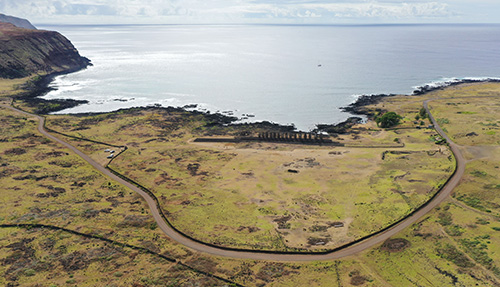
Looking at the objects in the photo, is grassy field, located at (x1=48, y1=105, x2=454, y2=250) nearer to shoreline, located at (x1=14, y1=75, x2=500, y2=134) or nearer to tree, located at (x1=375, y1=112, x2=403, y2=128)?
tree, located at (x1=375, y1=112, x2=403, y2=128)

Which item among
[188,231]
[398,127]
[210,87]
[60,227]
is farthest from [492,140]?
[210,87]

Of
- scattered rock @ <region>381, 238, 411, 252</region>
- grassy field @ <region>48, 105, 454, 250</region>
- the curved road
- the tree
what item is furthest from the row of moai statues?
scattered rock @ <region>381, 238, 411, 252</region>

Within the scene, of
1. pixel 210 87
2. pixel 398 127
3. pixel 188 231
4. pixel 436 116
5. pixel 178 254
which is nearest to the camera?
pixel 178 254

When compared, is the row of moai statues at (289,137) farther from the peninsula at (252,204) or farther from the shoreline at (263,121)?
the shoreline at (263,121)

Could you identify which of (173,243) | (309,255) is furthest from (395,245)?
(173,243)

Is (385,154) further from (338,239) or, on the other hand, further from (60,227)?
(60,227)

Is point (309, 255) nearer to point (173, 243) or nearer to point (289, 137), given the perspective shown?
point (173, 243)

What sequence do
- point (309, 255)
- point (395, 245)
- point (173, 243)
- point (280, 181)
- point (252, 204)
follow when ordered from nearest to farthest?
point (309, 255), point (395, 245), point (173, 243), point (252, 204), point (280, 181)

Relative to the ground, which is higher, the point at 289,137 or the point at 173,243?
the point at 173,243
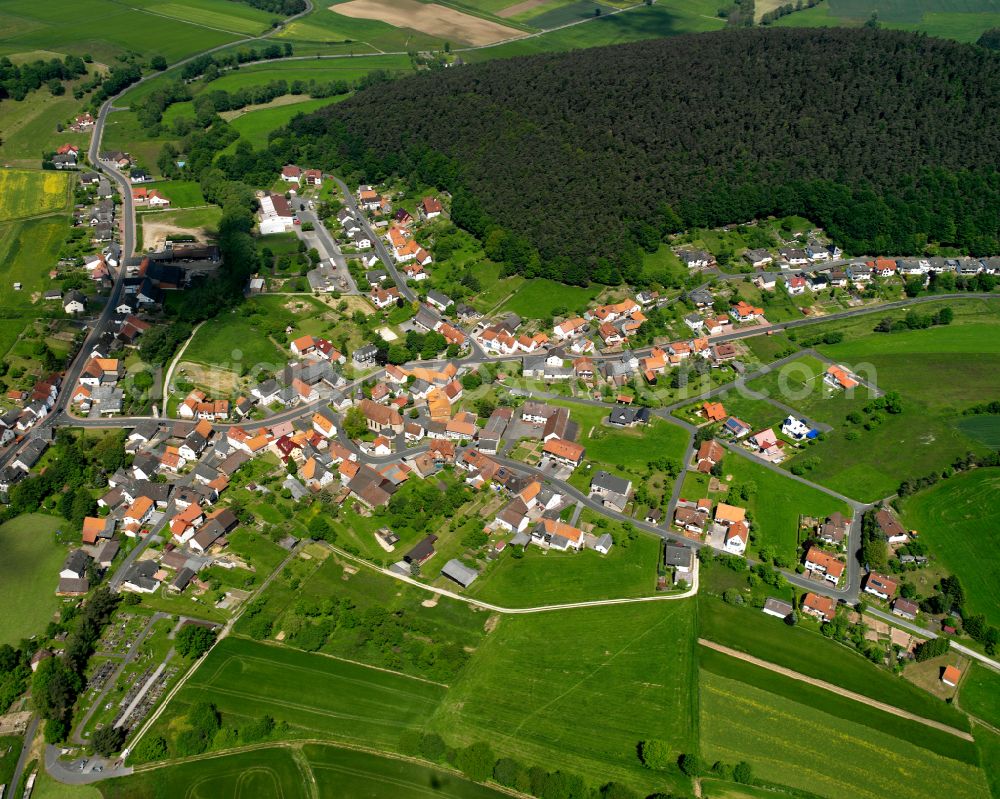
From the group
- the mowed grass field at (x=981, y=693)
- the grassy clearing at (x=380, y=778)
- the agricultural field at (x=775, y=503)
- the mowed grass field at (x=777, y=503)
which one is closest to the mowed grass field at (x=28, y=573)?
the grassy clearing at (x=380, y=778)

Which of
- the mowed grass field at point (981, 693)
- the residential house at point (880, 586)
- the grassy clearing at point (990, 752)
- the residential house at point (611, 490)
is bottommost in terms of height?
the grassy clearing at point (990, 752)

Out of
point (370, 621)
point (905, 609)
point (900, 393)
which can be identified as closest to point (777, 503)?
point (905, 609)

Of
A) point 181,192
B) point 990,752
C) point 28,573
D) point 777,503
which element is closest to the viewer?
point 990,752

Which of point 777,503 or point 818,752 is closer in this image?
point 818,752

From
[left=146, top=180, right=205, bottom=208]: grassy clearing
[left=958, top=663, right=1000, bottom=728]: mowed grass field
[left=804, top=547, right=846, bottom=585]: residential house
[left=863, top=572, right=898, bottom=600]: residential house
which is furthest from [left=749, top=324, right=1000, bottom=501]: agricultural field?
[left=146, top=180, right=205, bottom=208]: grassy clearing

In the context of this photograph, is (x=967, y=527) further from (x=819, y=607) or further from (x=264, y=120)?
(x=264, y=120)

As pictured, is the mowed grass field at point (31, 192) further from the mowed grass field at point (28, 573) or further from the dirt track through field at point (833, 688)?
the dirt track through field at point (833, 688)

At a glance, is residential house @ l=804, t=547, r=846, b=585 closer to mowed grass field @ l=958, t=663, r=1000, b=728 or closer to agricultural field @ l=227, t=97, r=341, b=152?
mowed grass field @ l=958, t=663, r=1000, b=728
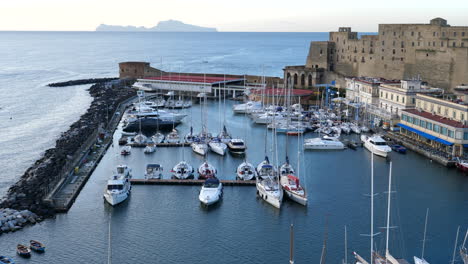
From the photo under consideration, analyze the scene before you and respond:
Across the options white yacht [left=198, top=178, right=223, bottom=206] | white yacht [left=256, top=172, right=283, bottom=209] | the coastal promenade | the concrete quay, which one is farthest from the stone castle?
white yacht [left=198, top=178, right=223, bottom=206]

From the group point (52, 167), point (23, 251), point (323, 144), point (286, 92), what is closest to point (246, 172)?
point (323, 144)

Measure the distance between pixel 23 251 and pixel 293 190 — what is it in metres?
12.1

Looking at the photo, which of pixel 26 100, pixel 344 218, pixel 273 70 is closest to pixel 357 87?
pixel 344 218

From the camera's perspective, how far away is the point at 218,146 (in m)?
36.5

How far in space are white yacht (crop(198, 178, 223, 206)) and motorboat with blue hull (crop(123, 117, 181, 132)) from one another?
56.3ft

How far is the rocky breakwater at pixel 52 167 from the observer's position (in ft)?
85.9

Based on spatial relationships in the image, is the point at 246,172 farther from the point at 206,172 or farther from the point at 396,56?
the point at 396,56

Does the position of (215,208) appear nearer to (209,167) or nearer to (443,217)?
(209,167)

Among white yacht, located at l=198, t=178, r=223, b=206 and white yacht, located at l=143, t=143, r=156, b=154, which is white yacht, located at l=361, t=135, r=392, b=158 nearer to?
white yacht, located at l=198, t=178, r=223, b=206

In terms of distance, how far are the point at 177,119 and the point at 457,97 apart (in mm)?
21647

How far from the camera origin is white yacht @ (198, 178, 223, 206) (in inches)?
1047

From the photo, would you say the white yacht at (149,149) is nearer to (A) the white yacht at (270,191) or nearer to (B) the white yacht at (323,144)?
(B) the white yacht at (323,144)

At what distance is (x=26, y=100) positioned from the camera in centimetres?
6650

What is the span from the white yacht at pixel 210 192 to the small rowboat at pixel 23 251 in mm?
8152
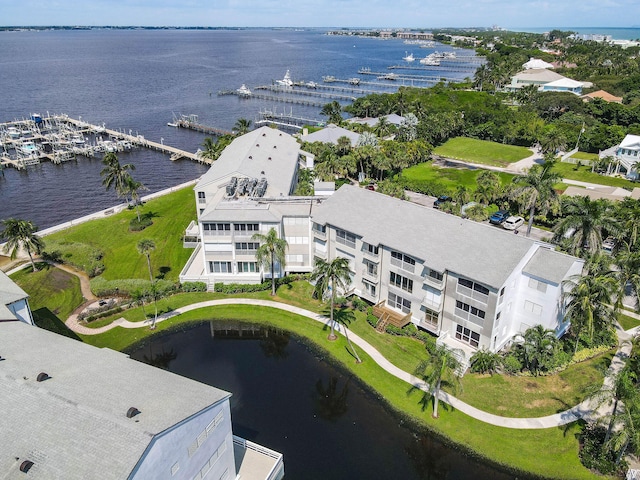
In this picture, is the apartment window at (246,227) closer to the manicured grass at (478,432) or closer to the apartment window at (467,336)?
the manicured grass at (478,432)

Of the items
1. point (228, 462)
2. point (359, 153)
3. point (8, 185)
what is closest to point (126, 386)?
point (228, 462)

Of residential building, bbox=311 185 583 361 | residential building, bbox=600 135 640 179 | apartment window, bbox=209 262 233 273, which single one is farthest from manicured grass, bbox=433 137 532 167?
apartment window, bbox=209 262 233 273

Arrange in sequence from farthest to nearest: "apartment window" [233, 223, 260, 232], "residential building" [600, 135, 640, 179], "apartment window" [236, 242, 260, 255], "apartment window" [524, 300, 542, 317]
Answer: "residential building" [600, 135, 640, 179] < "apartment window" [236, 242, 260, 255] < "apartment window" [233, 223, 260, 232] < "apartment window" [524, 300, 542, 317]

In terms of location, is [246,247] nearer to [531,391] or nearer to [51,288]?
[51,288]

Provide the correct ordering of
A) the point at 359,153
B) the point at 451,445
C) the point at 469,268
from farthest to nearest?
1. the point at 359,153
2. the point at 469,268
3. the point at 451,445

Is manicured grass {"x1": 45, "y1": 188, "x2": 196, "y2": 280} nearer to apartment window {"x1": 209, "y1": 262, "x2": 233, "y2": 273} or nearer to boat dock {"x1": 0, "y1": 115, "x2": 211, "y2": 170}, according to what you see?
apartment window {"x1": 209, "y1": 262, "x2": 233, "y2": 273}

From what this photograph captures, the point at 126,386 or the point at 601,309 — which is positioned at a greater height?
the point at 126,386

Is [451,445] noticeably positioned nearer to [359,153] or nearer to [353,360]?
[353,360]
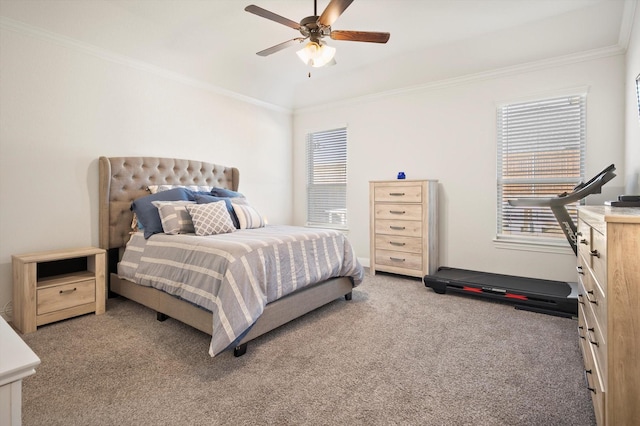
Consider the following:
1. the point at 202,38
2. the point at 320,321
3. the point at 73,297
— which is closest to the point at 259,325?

To be done: Restate the data above exactly, stripping out each image.

Result of the task:
Looking at the objects in the photo, is grassy field, located at (x1=48, y1=105, x2=454, y2=250) nearer to shoreline, located at (x1=14, y1=75, x2=500, y2=134) or nearer to tree, located at (x1=375, y1=112, x2=403, y2=128)?
tree, located at (x1=375, y1=112, x2=403, y2=128)

Which item among
[188,231]
[398,127]
[210,87]
[60,227]
is farthest from [492,140]?
[210,87]

Of
- scattered rock @ <region>381, 238, 411, 252</region>
- grassy field @ <region>48, 105, 454, 250</region>
- the curved road
- the tree
what item is furthest from the row of moai statues?
scattered rock @ <region>381, 238, 411, 252</region>

Within the scene, of
1. pixel 210 87
2. pixel 398 127
3. pixel 188 231
4. pixel 436 116
5. pixel 178 254
which is nearest to the camera?
pixel 178 254

When compared, is the row of moai statues at (289,137) farther from the peninsula at (252,204) or farther from the shoreline at (263,121)?
the shoreline at (263,121)

Could you identify which of (173,243) | (309,255) is furthest from (395,245)?
(173,243)

Is (385,154) further from (338,239) or, on the other hand, further from (60,227)?
(60,227)

Is point (309, 255) nearer to point (173, 243) or nearer to point (289, 137), given the perspective shown?
point (173, 243)

What sequence do
- point (309, 255)
- point (395, 245)
- point (173, 243)
- point (280, 181)
- point (252, 204)
follow when ordered from nearest to farthest?
point (309, 255), point (395, 245), point (173, 243), point (252, 204), point (280, 181)

Relative to the ground, which is higher, the point at 289,137 or the point at 173,243?
the point at 173,243
From the group
- the mowed grass field at (x=981, y=693)
- the grassy clearing at (x=380, y=778)
- the agricultural field at (x=775, y=503)
- the mowed grass field at (x=777, y=503)
which one is closest to the mowed grass field at (x=28, y=573)?
the grassy clearing at (x=380, y=778)

Which of
- the mowed grass field at point (981, 693)
- the residential house at point (880, 586)
- the grassy clearing at point (990, 752)
- the residential house at point (611, 490)
is bottommost in terms of height?
the grassy clearing at point (990, 752)

Out of
point (370, 621)
point (905, 609)
point (900, 393)
which can be identified as closest to point (777, 503)?
point (905, 609)

Of
A) point 181,192
B) point 990,752
C) point 28,573
D) point 777,503
which element is closest to the viewer?
point 990,752

Which of point 777,503 or point 818,752 is closer in this image?
point 818,752

From
[left=146, top=180, right=205, bottom=208]: grassy clearing
[left=958, top=663, right=1000, bottom=728]: mowed grass field
[left=804, top=547, right=846, bottom=585]: residential house
[left=863, top=572, right=898, bottom=600]: residential house
which is furthest from [left=749, top=324, right=1000, bottom=501]: agricultural field?
[left=146, top=180, right=205, bottom=208]: grassy clearing

In the context of this photograph, is (x=967, y=527) further from (x=819, y=607) or further from (x=264, y=120)?
(x=264, y=120)

As pictured, is the mowed grass field at point (31, 192) further from the mowed grass field at point (28, 573) or further from the dirt track through field at point (833, 688)?
the dirt track through field at point (833, 688)

At a glance, is residential house @ l=804, t=547, r=846, b=585 closer to mowed grass field @ l=958, t=663, r=1000, b=728 or closer to agricultural field @ l=227, t=97, r=341, b=152?
mowed grass field @ l=958, t=663, r=1000, b=728
From the photo under consideration, analyze the scene before you and respond:
Across the options white yacht [left=198, top=178, right=223, bottom=206] | white yacht [left=256, top=172, right=283, bottom=209] | the coastal promenade | the concrete quay, which one is farthest from the stone castle?
white yacht [left=198, top=178, right=223, bottom=206]

From the group point (52, 167), point (23, 251), point (323, 144), point (286, 92), what is closest to point (246, 172)?
point (323, 144)

Measure the distance between pixel 23 251 and pixel 293 190 — what is it in metres?
12.1

Looking at the photo, which of pixel 26 100, pixel 344 218, pixel 273 70 is closest to pixel 357 87?
pixel 344 218

From the camera's perspective, how far away is the point at 218,146 (in m)?
36.5

How far in space are white yacht (crop(198, 178, 223, 206)) and motorboat with blue hull (crop(123, 117, 181, 132)) from one another?
56.3ft

How far is the rocky breakwater at pixel 52 167 from the observer's position (in ft)?
85.9

Based on spatial relationships in the image, is the point at 246,172 farther from the point at 206,172 or farther from the point at 396,56?
the point at 396,56

Does the position of (215,208) appear nearer to (209,167) or nearer to (443,217)?
(209,167)

Among white yacht, located at l=198, t=178, r=223, b=206 and white yacht, located at l=143, t=143, r=156, b=154, which is white yacht, located at l=361, t=135, r=392, b=158 nearer to?
white yacht, located at l=198, t=178, r=223, b=206

In terms of distance, how far are the point at 177,119 and the point at 457,97 apart (in mm)?
21647

How far from the camera origin is white yacht @ (198, 178, 223, 206) (in inches)?
1047

From the photo, would you say the white yacht at (149,149) is nearer to (A) the white yacht at (270,191) or nearer to (B) the white yacht at (323,144)?
(B) the white yacht at (323,144)

At what distance is (x=26, y=100) positioned from the camera in centimetres?
6650

What is the span from the white yacht at pixel 210 192 to the small rowboat at pixel 23 251 in mm?
8152
In this picture, is the apartment window at (246,227) closer to the manicured grass at (478,432) or closer to the apartment window at (467,336)?
the manicured grass at (478,432)

Of the items
1. point (228, 462)
2. point (359, 153)
3. point (8, 185)
what is closest to point (126, 386)?
point (228, 462)

Of residential building, bbox=311 185 583 361 | residential building, bbox=600 135 640 179 | apartment window, bbox=209 262 233 273, which single one is farthest from manicured grass, bbox=433 137 532 167?
apartment window, bbox=209 262 233 273

Arrange in sequence from farthest to nearest: "apartment window" [233, 223, 260, 232], "residential building" [600, 135, 640, 179], "apartment window" [236, 242, 260, 255], "apartment window" [524, 300, 542, 317]
Answer: "residential building" [600, 135, 640, 179] < "apartment window" [236, 242, 260, 255] < "apartment window" [233, 223, 260, 232] < "apartment window" [524, 300, 542, 317]

In terms of location, is [246,247] nearer to [531,391] or nearer to [51,288]?
[51,288]

Provide the correct ordering of
A) the point at 359,153
B) the point at 451,445
C) the point at 469,268
from farthest to nearest?
1. the point at 359,153
2. the point at 469,268
3. the point at 451,445

Is manicured grass {"x1": 45, "y1": 188, "x2": 196, "y2": 280} nearer to apartment window {"x1": 209, "y1": 262, "x2": 233, "y2": 273} or nearer to boat dock {"x1": 0, "y1": 115, "x2": 211, "y2": 170}, according to what you see?
apartment window {"x1": 209, "y1": 262, "x2": 233, "y2": 273}

From what this photograph captures, the point at 126,386 or the point at 601,309 — which is positioned at a greater height?
the point at 126,386

Is [451,445] noticeably positioned nearer to [359,153] or nearer to [353,360]?
[353,360]
Consider the following:
1. the point at 202,38
2. the point at 320,321
3. the point at 73,297
— which is closest to the point at 259,325?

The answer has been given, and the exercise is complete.